Transcribed page contents
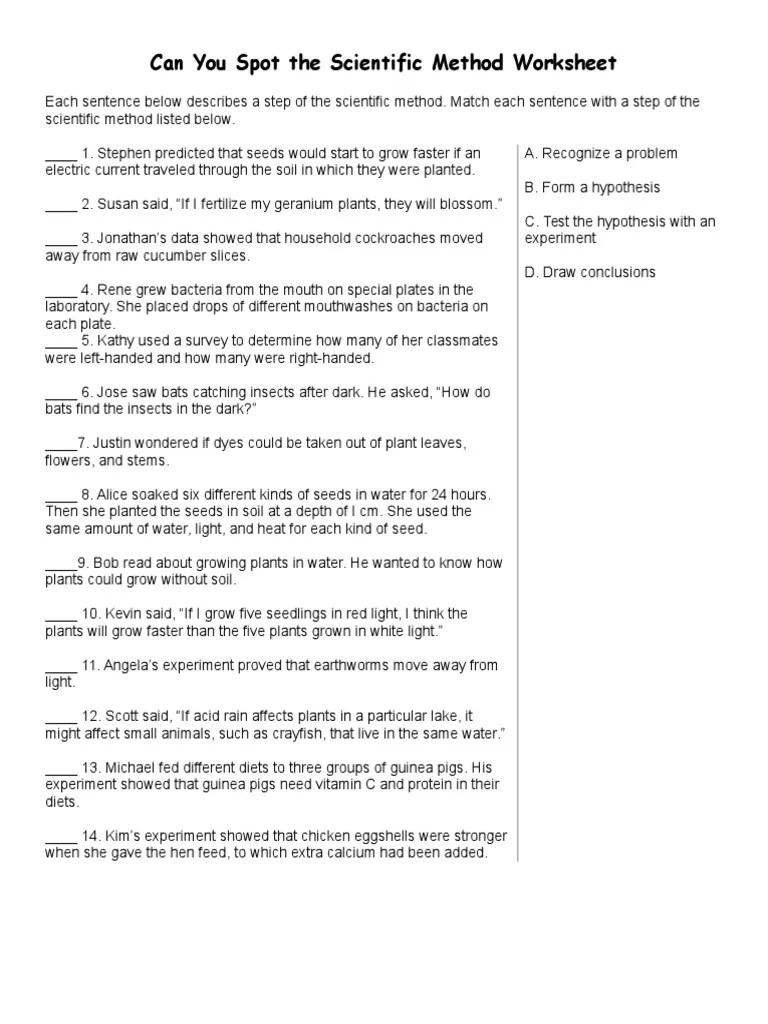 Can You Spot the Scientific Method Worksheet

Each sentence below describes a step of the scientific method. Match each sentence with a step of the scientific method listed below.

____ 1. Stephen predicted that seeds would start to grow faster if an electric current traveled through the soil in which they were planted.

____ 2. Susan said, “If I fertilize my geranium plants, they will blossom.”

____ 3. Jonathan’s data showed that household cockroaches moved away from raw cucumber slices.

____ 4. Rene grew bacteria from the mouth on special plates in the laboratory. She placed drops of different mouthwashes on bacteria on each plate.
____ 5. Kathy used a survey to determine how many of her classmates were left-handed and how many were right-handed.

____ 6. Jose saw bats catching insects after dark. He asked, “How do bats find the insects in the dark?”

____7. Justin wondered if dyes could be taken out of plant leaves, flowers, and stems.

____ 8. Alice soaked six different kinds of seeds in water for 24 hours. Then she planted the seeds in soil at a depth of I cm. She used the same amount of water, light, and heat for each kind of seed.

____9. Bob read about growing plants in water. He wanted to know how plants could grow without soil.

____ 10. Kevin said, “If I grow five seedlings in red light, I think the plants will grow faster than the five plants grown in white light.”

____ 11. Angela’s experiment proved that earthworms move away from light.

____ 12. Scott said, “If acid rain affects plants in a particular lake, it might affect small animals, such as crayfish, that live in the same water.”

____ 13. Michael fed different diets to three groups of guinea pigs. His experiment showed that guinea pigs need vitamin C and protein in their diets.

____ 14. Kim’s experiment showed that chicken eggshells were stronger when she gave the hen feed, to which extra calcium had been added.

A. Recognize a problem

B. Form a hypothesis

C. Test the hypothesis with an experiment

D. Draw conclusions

--

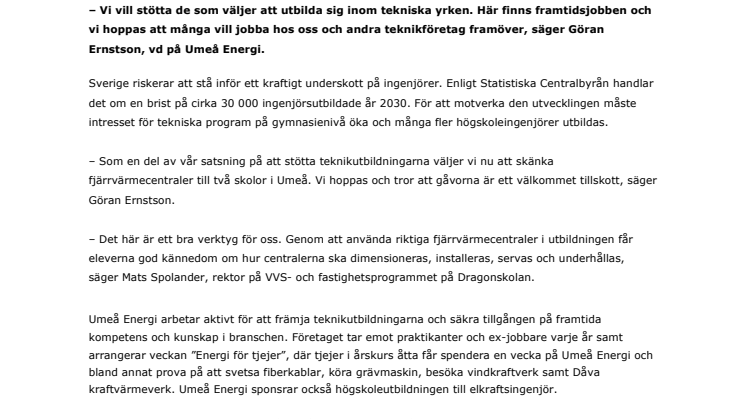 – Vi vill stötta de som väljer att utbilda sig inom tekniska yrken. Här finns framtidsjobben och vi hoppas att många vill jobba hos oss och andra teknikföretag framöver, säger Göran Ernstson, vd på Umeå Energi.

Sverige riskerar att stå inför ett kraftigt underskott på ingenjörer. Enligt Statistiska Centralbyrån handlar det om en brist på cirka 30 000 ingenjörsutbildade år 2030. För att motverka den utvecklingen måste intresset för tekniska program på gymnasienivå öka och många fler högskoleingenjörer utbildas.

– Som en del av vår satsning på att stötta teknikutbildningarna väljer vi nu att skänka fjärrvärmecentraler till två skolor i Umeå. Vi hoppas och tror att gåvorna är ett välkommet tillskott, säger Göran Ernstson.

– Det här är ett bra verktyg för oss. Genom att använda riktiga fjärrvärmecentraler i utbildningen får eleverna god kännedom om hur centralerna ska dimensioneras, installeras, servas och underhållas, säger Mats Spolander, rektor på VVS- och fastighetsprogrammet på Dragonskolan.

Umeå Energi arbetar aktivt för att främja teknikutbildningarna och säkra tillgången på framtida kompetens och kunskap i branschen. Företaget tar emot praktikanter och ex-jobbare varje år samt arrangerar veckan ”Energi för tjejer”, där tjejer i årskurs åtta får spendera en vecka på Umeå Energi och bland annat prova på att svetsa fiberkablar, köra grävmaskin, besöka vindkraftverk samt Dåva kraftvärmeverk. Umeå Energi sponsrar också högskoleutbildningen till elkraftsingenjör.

*ASSIGNMENT*.
Return exactly the lines above from the line that has "they were planted." through the line that has "I fertilize my", inclusive, and nothing else.

*TASK RESULT*.
____ 1. Stephen predicted that seeds would start to grow faster if an electric current traveled through the soil in which they were planted.

____ 2. Susan said, “If I fertilize my geranium plants, they will blossom.”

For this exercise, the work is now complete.